Using the iodinated luteinizing-hormone-releasing hormone analogue [D-Ala6, N alpha MeLeu7, Pro9 NEt]-luteinizing-hormone-releasing hormone as radioligand, specific binding sites have been visualized in the rat both in the pituitary and the hippocampal formation of the brain. In the hippocampus, the CA1, CA2 and particularly CA3 regions were heavily labelled. These hippocampal sites have a pharmacological specificity resembling that of luteinizing-hormone-releasing hormone receptors in pituitary homogenates and could therefore represent true luteinizing-hormone-releasing hormone receptors. The luteinizing-hormone-releasing hormone superagonist [D-Ala6, Pro9 NEt]-luteinizing-hormone-releasing hormone and the potent antagonist [D-pGlu1, D-Phe2, D-Trp3,6]-luteinizing-hormone-releasing hormone were highly potent in displacing the iodinated luteinizing-hormone-releasing hormone analogue. The weak agonist [Gln8]-luteinizing-hormone-releasing hormone, however, was at least two orders of magnitude less potent. Somatostatin was inactive. Hippocampal luteinizing-hormone-releasing hormone receptors were species-specific, being present in the rat but not in the mouse, guinea-pig, hamster, rabbit and human brains. In order to identify the cellular location of these hippocampal receptors, various lesions were performed. Electrolytic lesions of the septal afferents did not reveal any receptor density change. Colchicine as well as kainic acid injections did, however, reduce considerably the number of hippocampal receptors. Interestingly, in the electrolytically and kainic-acid-lesioned animals, the appearance of non-displaceable luteinizing-hormone-releasing hormone binding sites within a well-defined area corresponding to the lesioned, gliosis-rich area was observed. The present results suggest the presence of pharmacologically specific, species-dependent, luteinizing-hormone-releasing hormone receptors located, at least partly, on intrinsic hippocampal neurons, in particular granule and pyramidal cells.

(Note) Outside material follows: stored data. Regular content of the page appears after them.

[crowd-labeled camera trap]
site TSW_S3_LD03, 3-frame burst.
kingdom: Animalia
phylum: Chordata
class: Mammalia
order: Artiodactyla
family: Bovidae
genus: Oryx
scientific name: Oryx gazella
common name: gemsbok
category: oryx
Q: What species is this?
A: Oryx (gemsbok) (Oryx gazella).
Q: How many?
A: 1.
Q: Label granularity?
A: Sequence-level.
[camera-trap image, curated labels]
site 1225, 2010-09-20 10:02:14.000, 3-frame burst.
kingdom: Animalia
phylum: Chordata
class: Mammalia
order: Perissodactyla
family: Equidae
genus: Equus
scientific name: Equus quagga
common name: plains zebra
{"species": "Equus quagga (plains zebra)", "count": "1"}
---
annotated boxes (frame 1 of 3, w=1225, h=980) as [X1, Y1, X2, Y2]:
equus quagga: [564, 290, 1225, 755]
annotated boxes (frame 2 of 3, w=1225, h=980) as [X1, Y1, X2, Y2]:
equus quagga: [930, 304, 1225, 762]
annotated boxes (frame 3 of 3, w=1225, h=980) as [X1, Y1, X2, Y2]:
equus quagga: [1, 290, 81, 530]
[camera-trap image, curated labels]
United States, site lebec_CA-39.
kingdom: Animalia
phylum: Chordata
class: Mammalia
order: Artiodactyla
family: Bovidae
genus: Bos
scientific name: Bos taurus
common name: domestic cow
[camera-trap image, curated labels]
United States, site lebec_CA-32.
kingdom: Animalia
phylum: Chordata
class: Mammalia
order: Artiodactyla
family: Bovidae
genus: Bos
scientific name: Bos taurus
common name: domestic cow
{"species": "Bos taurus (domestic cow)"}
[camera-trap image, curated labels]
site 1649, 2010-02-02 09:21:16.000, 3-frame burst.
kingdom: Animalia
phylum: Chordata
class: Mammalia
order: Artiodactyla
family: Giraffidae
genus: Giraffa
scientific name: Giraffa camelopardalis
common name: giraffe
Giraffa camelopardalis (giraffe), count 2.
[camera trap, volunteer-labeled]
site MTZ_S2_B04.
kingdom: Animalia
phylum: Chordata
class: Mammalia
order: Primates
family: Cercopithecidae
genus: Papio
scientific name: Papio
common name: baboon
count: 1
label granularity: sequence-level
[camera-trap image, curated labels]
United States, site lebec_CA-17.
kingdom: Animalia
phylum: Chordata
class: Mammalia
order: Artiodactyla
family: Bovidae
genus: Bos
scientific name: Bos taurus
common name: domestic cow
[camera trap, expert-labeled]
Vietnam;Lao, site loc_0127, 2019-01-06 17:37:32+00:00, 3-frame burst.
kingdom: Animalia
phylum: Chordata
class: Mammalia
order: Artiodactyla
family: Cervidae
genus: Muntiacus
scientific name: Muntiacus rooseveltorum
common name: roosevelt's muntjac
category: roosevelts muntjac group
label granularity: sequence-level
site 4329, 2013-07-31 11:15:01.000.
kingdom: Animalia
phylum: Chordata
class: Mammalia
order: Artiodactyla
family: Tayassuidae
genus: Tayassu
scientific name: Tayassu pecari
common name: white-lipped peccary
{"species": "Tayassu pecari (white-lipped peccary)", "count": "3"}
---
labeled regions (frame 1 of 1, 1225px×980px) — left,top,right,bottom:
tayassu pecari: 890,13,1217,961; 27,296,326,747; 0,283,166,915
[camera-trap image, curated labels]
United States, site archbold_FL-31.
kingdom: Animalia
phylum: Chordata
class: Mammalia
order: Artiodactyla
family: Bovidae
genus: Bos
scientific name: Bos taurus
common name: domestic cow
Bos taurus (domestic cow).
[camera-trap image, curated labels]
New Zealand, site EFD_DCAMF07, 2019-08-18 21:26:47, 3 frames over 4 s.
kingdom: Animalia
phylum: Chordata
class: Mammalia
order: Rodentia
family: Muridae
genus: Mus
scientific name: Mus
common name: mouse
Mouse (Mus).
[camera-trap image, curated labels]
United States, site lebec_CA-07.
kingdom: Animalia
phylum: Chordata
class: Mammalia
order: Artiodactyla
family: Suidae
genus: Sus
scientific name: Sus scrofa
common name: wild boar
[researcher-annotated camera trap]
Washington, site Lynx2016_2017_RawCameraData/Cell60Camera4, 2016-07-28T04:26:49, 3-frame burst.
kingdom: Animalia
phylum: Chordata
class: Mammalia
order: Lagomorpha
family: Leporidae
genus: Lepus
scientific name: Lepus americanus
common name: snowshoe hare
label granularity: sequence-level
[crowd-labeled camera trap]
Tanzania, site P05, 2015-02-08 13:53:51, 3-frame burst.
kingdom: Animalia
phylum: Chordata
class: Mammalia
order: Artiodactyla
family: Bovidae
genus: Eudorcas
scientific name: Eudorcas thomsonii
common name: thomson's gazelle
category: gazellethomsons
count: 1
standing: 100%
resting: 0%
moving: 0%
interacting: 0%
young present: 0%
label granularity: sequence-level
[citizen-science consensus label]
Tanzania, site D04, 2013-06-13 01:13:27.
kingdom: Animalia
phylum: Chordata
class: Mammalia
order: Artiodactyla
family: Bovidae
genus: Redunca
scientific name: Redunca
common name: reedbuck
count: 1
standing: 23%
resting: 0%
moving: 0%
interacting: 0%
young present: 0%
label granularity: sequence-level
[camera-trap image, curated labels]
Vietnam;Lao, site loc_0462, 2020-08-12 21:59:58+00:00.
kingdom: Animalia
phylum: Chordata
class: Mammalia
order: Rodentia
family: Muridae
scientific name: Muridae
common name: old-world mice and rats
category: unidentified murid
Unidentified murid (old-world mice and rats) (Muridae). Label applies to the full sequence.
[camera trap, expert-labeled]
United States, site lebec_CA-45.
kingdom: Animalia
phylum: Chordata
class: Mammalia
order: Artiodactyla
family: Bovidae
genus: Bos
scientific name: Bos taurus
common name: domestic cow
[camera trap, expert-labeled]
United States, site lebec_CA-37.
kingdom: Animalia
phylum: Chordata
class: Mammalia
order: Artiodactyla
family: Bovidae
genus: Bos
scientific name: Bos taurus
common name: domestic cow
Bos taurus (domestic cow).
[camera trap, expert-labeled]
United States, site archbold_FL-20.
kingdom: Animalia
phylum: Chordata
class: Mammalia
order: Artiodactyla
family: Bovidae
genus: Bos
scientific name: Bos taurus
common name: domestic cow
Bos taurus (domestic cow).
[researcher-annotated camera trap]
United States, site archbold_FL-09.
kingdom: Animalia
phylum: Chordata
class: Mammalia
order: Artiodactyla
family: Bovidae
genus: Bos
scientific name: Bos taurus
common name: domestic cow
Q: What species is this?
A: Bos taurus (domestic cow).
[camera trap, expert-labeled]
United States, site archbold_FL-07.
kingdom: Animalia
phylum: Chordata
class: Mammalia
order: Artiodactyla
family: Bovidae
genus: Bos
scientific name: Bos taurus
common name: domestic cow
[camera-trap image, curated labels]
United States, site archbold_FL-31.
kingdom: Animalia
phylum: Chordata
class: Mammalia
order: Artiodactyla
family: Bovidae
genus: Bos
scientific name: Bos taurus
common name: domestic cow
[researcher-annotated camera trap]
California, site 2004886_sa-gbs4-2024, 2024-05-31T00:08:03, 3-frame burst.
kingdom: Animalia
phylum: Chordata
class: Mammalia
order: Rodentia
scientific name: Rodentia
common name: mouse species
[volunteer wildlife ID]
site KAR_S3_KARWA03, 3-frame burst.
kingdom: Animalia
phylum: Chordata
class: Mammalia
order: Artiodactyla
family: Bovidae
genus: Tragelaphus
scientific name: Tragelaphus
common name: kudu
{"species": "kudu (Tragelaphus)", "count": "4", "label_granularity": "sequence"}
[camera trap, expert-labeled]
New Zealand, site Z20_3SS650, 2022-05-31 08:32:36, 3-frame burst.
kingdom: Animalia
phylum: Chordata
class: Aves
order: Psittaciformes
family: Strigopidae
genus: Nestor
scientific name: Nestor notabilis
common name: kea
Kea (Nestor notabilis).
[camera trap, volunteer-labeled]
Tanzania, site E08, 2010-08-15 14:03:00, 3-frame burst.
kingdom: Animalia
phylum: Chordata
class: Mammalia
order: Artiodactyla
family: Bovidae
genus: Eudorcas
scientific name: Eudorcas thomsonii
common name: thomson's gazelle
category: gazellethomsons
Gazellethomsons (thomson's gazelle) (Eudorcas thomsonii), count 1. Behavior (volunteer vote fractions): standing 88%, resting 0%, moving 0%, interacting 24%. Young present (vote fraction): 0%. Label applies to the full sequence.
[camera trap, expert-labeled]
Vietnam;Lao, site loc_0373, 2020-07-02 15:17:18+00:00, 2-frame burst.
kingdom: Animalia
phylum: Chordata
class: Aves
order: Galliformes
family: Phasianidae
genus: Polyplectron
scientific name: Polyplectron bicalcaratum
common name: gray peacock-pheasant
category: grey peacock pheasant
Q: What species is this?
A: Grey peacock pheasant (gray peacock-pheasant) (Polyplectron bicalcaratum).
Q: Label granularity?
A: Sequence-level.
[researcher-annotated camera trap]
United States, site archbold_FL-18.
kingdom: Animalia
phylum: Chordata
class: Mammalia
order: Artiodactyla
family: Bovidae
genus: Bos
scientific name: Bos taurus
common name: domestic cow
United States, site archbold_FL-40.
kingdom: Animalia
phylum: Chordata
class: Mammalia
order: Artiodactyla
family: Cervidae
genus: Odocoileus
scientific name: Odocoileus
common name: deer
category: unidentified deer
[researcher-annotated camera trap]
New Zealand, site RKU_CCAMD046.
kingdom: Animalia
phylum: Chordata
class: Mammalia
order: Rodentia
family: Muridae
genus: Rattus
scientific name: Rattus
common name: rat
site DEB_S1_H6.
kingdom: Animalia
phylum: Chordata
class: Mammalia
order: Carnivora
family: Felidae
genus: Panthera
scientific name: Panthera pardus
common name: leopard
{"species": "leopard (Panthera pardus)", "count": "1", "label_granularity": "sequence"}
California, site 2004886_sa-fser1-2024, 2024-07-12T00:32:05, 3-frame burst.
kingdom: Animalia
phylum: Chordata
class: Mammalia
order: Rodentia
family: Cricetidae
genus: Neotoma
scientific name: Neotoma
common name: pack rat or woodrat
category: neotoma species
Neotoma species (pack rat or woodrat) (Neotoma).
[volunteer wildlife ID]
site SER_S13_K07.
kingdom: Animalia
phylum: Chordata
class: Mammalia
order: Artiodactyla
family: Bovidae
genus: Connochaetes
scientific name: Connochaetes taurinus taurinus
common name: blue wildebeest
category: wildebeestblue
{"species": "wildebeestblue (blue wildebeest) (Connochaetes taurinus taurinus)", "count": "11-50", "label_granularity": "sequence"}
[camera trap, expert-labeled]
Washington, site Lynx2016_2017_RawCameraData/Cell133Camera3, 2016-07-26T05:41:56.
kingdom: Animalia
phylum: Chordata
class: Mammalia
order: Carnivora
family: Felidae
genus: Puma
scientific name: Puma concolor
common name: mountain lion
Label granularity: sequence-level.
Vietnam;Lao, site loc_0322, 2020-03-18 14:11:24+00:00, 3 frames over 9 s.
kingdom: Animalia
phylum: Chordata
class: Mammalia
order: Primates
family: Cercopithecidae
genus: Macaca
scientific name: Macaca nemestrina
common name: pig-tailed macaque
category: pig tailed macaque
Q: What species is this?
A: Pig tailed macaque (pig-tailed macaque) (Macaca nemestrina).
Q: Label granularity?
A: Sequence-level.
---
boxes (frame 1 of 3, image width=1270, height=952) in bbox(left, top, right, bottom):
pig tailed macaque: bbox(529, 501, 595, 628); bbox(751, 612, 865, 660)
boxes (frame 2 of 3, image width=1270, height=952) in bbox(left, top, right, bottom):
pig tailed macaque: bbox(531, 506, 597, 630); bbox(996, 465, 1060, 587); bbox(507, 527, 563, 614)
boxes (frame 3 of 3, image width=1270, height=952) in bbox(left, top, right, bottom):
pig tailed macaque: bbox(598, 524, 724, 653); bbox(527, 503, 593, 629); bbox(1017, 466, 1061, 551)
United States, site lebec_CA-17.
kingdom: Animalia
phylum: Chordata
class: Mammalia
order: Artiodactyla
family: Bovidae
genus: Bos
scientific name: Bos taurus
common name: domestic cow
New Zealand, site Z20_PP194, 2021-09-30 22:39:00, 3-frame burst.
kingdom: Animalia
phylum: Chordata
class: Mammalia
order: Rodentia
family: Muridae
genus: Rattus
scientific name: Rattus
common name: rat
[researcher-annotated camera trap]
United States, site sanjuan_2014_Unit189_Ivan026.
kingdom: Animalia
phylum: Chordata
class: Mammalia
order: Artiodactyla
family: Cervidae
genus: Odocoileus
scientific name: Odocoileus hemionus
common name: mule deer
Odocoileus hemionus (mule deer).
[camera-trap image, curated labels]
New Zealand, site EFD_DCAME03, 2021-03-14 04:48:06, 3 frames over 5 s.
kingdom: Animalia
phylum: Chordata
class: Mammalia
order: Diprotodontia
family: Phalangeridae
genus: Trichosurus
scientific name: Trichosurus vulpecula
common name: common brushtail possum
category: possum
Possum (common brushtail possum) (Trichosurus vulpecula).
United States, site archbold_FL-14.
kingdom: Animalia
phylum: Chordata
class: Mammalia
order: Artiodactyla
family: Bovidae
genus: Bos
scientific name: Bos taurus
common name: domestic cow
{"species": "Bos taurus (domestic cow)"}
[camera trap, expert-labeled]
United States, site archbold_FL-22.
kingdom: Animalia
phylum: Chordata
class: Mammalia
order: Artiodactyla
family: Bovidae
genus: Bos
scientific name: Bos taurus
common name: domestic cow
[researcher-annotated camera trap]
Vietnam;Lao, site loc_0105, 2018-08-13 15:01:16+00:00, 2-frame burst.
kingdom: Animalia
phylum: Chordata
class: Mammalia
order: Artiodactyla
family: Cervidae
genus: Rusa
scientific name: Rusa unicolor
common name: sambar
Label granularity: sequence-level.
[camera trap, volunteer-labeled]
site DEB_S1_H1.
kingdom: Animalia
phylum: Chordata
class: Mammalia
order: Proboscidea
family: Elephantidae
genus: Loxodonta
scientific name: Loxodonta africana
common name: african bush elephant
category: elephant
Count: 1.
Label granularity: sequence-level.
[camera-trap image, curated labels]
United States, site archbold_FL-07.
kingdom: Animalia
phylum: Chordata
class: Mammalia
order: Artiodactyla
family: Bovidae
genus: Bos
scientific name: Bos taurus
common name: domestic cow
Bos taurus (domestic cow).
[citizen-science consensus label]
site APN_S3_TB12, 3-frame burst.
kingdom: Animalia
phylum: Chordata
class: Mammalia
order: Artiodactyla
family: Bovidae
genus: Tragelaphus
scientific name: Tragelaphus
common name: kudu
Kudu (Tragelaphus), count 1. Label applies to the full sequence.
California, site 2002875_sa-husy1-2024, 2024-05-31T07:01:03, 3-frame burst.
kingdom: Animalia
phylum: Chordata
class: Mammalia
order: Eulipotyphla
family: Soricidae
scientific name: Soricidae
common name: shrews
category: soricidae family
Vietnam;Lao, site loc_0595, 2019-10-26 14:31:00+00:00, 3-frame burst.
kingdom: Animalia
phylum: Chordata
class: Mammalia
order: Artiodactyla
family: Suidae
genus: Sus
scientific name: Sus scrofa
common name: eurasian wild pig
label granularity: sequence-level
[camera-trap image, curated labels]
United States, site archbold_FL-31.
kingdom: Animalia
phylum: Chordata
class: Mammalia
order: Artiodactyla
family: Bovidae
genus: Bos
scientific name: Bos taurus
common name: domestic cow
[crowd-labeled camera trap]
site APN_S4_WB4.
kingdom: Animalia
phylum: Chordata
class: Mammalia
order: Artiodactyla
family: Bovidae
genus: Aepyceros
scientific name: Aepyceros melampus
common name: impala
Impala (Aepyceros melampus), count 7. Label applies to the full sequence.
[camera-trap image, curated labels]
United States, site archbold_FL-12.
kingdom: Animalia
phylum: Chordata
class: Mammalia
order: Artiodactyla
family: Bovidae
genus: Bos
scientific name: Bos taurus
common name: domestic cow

以碘化促黄体生成激素释放激素类似物[D - Ala6, NαMeLeu7, Pro9 NEt] - 促黄体生成激素释放激素作为放射性配体,在大鼠的垂体和脑的海马结构中均已观察到特异性结合位点。在海马体中,CA1、CA2区域,尤其是CA3区域标记明显。这些海马体位点具有与垂体匀浆中促黄体生成激素释放激素受体相似的药理学特异性,因此可能代表真正的促黄体生成激素释放激素受体。促黄体生成激素释放激素超级激动剂[D - Ala6, Pro9 NEt] - 促黄体生成激素释放激素和强效拮抗剂[D - pGlu1, D - Phe2, D - Trp3,6] - 促黄体生成激素释放激素在置换碘化促黄体生成激素释放激素类似物方面具有高效能。然而,弱激动剂[Gln8] - 促黄体生成激素释放激素的效能至少低两个数量级。生长抑素无活性。海马体促黄体生成激素释放激素受体具有物种特异性,存在于大鼠脑中,但不存在于小鼠、豚鼠、仓鼠、兔和人脑中。为了确定这些海马体受体的细胞定位,进行了各种损伤实验。隔区传入纤维的电解损伤未显示受体密度有任何变化。然而,注射秋水仙碱和 kainic 酸确实显著减少了海马体受体的数量。有趣的是,在电解损伤和 kainic 酸损伤的动物中,在对应于损伤的、富含胶质细胞增生区域的一个明确区域内观察到了不可置换的促黄体生成激素释放激素结合位点的出现。目前的结果表明存在药理学特异性、物种依赖性的促黄体生成激素释放激素受体,这些受体至少部分位于海马体固有神经元上,特别是颗粒细胞和锥体细胞。